Это была странная ночь, довольно тихая, только ветер изредка злился, так и норовя укусить: то вздымал клубы пыли то совсем замирал. По небу катились низкие тяжелые облака, сохраняя тепло земли. Покидая дом, Прис накинула на себя только легкую шаль.

И сразу же оказалась в непроглядной тьме. Впрочем, это было к лучшему. Дорогу к летнему домику она могла найти с закрытыми глазами и сейчас почти бежала, спеша поскорее достичь цели.

– Чертов Рас, – пробормотала она без особого запада, поскольку вполне понимала состояние брата. За ужином он непрерывно болтал и смеялся, пока ей не захотелось завопить или притвориться, что страшно разболелась голова. Однако этим она привлекла бы всеобщее внимание, потому что никогда не страдала головными болями. Поэтому пришлось терпеливо выждать, пока Рас не выдохся, а остальные не разошлись по своим комнатам.

Только тогда она смогла позаботиться о себе.

И выскользнуть из дома на свидание с Диллоном.

Потребность снова оказаться с ним наедине становилась нестерпимой.
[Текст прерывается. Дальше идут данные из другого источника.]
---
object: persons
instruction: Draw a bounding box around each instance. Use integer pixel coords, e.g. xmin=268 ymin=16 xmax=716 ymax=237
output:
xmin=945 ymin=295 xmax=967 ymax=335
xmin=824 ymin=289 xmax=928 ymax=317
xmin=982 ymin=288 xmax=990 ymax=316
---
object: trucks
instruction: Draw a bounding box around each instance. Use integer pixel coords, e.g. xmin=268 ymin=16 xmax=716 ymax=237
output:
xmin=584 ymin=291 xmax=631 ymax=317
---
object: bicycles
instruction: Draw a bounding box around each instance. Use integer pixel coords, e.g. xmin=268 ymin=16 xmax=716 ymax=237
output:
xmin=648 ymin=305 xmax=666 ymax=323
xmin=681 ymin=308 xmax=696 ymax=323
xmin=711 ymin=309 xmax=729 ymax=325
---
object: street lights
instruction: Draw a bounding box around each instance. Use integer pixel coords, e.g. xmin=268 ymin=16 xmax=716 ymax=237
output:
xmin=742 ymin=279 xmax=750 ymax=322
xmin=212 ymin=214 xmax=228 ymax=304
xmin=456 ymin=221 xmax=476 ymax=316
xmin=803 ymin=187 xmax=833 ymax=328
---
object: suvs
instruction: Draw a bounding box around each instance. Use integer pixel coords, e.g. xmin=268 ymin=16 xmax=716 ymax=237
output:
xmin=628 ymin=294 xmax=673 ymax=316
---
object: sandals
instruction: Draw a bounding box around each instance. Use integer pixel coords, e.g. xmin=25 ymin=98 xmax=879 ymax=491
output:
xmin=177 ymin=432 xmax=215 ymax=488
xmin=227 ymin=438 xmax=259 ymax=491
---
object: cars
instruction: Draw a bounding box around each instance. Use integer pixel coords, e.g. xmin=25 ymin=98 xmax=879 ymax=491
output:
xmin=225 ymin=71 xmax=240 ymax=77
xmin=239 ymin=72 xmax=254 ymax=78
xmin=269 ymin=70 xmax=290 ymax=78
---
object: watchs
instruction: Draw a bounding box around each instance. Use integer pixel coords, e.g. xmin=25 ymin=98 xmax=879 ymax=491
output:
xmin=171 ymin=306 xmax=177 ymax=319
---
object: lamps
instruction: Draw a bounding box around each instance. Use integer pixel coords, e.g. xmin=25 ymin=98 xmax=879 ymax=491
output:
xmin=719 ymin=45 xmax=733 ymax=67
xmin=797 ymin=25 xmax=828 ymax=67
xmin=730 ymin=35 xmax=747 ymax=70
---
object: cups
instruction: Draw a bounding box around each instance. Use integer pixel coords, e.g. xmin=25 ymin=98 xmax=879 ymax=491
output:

Вполне возможно, в последний раз.

Она бесшумно ступала по траве и наконец нырнула в заросли живой изгороди.

Из-за Раса ей пришлось опоздать, и намного. Оставалось лишь надеяться, что Диллон дождется ее. Молиться, чтобы он не подумал, будто она забыла о свидании или просто решила не ходить…

Почему она идет так медленно?

Подхватив юбки, она бежала, перепрыгивала через камни, и наконец очутилась на узкой дорожке, обсаженной густыми кустами. Сердце колотилось от отчаяния. Прис не могла справиться с собой, понимая, что у них всего одна ночь. Всего несколько часов. И это, возможно, все, что у нее есть. Отныне и вовеки.

Она не знала, когда поняла эту истину, но восприняла ее всем сердцем. Она не могла представить на месте Диллона другого мужчину.

Она выскочила на центральный, заросший травой двор.

Диллон поймал ее, удержал и, насторожившись, посмотрел туда, откуда она пришла.

– Что случилось? – удивился он, не обнаружив ничего подозрительного. – От кого ты бежишь?

Она не могла сказать ему, в чем дело, но… Прис облизнула пересохшие губы.

– Ни от кого, – призналась она, любуясь его классической красотой, заметной даже в темноте. – К тебе.

Привстав на носочки, она прижалась губами к его губам.

И все объяснила своими губами, ртом, языком. Объяснила своим телом, когда он прижал ее к себе.

Ветер неожиданно разбушевался, с воем промчавшись по ветвям, сотрясая кроны деревьев, поднялся к небу и погнал неведомо куда стаи облаков.

Диллон, сжимая тонкую руку, неотрывно смотрел на Прис и пытался определить выражение ее глаз.

– Летний домик…

Когда она покачала головой, он прерывисто вздохнул:

– Твоя комната?

– Нет!

Потянувшись, она схватила его вторую руку и потянула на себя.

– Здесь. Сейчас. Пол небесами.

Он встал на колени и дал ей увлечь себя в поцелуе, от которого у обоих бешено заколотились сердца. Он выпрямился, но не для того, чтобы спорить с ней. Лицо его было искажено желанием и страстью. Сбросив фрак, он расстелил его на траве, подождал, пока она ляжет на импровизированное покрывало, и погрузился в ее объятия. Только с ней он мог забыть о самообладании и позволить править бал. Только она способна заставить его испытывать подобные чувства, только с ней он сознавал, что в жизни нет ничего важнее, чем обладать ею, поклоняться и владеть, делать все, что в его силах, лишь бы она вечно принадлежала ему.

Поэтому он дал волю буйству и неукротимости, позволил искрам превратиться в яростный пожар, позволил этому пожару поглотить их.

Она хотела спешить, мчаться, жадно хватать и упиваться, но он не позволил ей торопиться, придерживал, вынуждал покориться, ощущать, ценить каждое мгновение его благоговейной силы, которой он ее окружил, каждую частицу страсти, которую он посвятил ей, каждый покорный вздох, который он сложил к ее изящным ножкам.